The proof lies in the prosecution record, or lack thereof, in most of these jurisdictions. It is bad enough when foreigners from participating nations avail themselves of entrenched corrupt practices in developing countries for their own illicit purposes; but when the agencies charged withenforcing foreign corrupt practices legislation refuse to investigate violations which are reported to them in good faith and with clear evidence from multiple sources, it is beyond the pale.
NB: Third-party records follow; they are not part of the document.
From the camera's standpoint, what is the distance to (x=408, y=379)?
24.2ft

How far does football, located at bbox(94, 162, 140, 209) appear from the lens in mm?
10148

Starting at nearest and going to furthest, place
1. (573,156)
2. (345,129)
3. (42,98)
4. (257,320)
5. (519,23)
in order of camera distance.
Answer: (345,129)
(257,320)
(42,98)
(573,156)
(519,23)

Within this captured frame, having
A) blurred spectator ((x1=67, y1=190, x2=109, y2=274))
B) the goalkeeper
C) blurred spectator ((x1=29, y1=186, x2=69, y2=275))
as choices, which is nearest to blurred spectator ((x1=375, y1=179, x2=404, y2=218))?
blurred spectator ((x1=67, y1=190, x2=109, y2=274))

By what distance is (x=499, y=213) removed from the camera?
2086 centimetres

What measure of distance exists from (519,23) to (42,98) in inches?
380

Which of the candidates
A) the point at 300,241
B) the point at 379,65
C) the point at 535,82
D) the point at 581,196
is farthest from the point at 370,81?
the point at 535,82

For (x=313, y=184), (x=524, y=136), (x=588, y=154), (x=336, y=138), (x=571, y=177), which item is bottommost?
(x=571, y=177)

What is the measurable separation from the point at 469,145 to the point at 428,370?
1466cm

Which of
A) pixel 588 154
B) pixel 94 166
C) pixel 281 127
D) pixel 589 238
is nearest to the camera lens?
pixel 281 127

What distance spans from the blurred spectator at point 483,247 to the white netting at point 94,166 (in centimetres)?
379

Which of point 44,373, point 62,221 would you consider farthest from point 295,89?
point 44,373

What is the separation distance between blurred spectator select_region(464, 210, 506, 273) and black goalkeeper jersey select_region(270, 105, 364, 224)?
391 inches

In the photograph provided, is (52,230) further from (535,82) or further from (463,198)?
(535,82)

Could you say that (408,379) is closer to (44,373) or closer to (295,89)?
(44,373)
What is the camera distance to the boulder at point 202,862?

The cold reality is that few law enforcement agencies want to use scarce resources to investsigate cases of foreign bribery and moreover any case will invariably involve sensitive political considerations that tend to discourage prosecutions. The developed world's committment to enforcing those statutory regimes which have been enacted can be assessed by the fact that there is no mechanism or agency to which individuals can report individual cases of bribery or instances in which a signatory nation's pertinent law enforcement agency has refused to investigate a specific report of foreign bribery. I truely wonder if it is not all just a big public relations exercise.
The Australian Federal Police have recently ruled that while bribing a foreign public official to win business or to obtain an illegitimate business advantage is a criminal offence under Australian law, bribing foreign public officials to corruptly imprison a business adversary is not a criminal offence in Australia because the impugned bribes were not paid to obtain a business advantage.